+++ DATA IN THIS EXERCISE +++
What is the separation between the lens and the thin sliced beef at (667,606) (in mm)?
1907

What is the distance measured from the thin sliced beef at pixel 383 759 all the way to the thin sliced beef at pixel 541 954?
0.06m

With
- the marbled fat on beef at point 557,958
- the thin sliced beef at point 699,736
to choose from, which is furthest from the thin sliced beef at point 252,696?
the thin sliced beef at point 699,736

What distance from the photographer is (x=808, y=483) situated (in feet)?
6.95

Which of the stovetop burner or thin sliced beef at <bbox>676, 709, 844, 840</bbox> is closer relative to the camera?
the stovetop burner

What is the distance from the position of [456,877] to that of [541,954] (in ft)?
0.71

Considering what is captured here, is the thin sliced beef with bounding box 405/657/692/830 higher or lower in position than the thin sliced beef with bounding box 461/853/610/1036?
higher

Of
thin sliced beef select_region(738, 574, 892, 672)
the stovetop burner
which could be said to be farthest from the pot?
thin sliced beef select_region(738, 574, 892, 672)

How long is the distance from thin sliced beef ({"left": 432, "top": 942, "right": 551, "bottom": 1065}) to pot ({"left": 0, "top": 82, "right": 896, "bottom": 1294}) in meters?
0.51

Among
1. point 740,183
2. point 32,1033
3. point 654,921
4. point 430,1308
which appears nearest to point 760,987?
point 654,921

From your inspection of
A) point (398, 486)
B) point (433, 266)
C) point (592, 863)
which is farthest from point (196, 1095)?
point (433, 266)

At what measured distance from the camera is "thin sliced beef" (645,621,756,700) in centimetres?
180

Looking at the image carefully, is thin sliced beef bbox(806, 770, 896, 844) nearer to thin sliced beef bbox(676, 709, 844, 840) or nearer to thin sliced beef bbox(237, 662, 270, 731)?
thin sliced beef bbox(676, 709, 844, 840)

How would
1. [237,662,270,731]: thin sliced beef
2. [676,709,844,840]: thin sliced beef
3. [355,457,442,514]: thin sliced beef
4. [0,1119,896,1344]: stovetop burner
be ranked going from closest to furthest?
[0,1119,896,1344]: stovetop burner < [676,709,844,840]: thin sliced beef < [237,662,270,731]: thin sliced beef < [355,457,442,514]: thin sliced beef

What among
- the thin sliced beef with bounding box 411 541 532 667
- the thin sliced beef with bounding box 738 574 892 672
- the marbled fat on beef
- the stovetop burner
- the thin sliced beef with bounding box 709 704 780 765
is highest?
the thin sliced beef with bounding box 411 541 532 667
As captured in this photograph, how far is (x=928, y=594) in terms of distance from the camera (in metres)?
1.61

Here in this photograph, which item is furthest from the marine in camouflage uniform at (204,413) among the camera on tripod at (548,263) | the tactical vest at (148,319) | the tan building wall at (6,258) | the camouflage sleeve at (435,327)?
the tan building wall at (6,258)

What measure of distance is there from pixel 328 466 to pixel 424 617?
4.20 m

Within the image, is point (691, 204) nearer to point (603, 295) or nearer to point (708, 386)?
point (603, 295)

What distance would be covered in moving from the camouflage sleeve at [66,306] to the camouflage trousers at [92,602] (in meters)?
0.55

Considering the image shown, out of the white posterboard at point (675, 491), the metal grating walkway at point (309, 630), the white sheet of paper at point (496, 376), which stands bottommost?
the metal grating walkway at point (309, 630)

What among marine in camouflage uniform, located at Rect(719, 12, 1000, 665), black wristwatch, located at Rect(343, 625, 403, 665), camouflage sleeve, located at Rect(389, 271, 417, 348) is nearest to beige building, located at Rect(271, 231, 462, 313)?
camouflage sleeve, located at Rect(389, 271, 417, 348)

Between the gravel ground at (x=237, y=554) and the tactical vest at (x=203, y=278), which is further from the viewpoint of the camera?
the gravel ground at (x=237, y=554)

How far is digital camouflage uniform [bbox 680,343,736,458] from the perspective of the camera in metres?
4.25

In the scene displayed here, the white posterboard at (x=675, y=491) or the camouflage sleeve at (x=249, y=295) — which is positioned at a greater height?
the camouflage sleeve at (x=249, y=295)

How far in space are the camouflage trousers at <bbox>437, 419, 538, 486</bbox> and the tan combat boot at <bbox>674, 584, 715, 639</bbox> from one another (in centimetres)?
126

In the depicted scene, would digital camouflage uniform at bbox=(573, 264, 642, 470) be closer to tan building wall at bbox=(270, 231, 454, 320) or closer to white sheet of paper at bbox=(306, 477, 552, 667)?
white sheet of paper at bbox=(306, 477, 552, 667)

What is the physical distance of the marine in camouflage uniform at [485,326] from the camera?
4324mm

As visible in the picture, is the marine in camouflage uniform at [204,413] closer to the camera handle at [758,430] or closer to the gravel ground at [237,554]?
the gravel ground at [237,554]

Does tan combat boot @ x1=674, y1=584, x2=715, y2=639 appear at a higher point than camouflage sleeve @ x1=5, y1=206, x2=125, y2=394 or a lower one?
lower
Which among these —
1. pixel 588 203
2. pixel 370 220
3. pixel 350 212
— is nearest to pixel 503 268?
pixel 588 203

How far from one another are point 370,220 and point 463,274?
+++
**EXERCISE**
Give the lines from the one containing "How far is digital" through the end of the records above as a numbered list, omitting blank lines.

**REPLY**
1. How far is digital camouflage uniform [bbox 680,343,736,458] from the perspective of the camera in metres?
2. 4.25
3. In the scene displayed here, the white posterboard at (x=675, y=491) or the camouflage sleeve at (x=249, y=295) — which is positioned at a greater height?
4. the camouflage sleeve at (x=249, y=295)
5. How far in space are the camouflage trousers at <bbox>437, 419, 538, 486</bbox> and the tan combat boot at <bbox>674, 584, 715, 639</bbox> from one another (in centimetres)?
6. 126
7. In the depicted scene, would digital camouflage uniform at bbox=(573, 264, 642, 470) be closer to tan building wall at bbox=(270, 231, 454, 320) or closer to white sheet of paper at bbox=(306, 477, 552, 667)?
8. white sheet of paper at bbox=(306, 477, 552, 667)
9. What is the physical distance of the marine in camouflage uniform at [485,326] from the camera?
10. 4324mm
11. As visible in the picture, is the marine in camouflage uniform at [204,413] closer to the camera handle at [758,430] or closer to the gravel ground at [237,554]?
12. the gravel ground at [237,554]
13. Does tan combat boot @ x1=674, y1=584, x2=715, y2=639 appear at a higher point than camouflage sleeve @ x1=5, y1=206, x2=125, y2=394 or a lower one?
14. lower
15. Which among these —
16. 1. pixel 588 203
17. 2. pixel 370 220
18. 3. pixel 350 212
19. — is nearest to pixel 503 268?
20. pixel 588 203
21. How far from one another are point 370,220 and point 463,274?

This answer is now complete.